### Excerpt from a dataset
== == ==

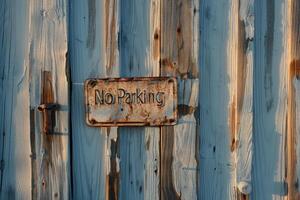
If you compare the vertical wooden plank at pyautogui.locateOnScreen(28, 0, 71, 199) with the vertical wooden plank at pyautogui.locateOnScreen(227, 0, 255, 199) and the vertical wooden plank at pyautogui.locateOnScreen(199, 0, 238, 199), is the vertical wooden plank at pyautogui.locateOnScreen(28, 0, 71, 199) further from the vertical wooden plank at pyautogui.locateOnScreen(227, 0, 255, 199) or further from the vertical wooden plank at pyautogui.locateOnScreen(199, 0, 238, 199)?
Answer: the vertical wooden plank at pyautogui.locateOnScreen(227, 0, 255, 199)

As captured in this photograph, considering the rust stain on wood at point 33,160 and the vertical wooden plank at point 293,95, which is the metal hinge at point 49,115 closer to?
the rust stain on wood at point 33,160

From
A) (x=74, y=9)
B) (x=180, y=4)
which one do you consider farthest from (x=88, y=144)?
(x=180, y=4)

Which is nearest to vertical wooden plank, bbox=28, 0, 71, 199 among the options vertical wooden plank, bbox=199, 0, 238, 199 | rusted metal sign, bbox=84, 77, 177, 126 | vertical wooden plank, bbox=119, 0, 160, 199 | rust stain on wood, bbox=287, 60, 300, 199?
rusted metal sign, bbox=84, 77, 177, 126

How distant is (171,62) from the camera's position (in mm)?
1375

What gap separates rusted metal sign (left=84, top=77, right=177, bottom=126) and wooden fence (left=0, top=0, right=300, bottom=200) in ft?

== == ==

### TASK DIRECTIONS
Output the material word for word, omitting its pictures.

### COMPLETE ANSWER
If you compare the vertical wooden plank at pyautogui.locateOnScreen(28, 0, 71, 199) with the vertical wooden plank at pyautogui.locateOnScreen(227, 0, 255, 199) and the vertical wooden plank at pyautogui.locateOnScreen(199, 0, 238, 199), is the vertical wooden plank at pyautogui.locateOnScreen(28, 0, 71, 199) further from the vertical wooden plank at pyautogui.locateOnScreen(227, 0, 255, 199) or further from the vertical wooden plank at pyautogui.locateOnScreen(199, 0, 238, 199)?
Answer: the vertical wooden plank at pyautogui.locateOnScreen(227, 0, 255, 199)

As captured in this photograph, considering the rust stain on wood at point 33,160 and the vertical wooden plank at point 293,95, which is the metal hinge at point 49,115 closer to?
the rust stain on wood at point 33,160

From
A) (x=74, y=9)
B) (x=180, y=4)
which one do you consider farthest from (x=88, y=144)?
(x=180, y=4)

Which is nearest to vertical wooden plank, bbox=28, 0, 71, 199 among the options vertical wooden plank, bbox=199, 0, 238, 199 | rusted metal sign, bbox=84, 77, 177, 126 | vertical wooden plank, bbox=119, 0, 160, 199 | rust stain on wood, bbox=287, 60, 300, 199?
rusted metal sign, bbox=84, 77, 177, 126

How distant is (171,62) from the camera's position (in mm)?
1375

What gap separates rusted metal sign (left=84, top=77, right=177, bottom=126) and wooden fence (left=0, top=0, right=300, bottom=200) in ft?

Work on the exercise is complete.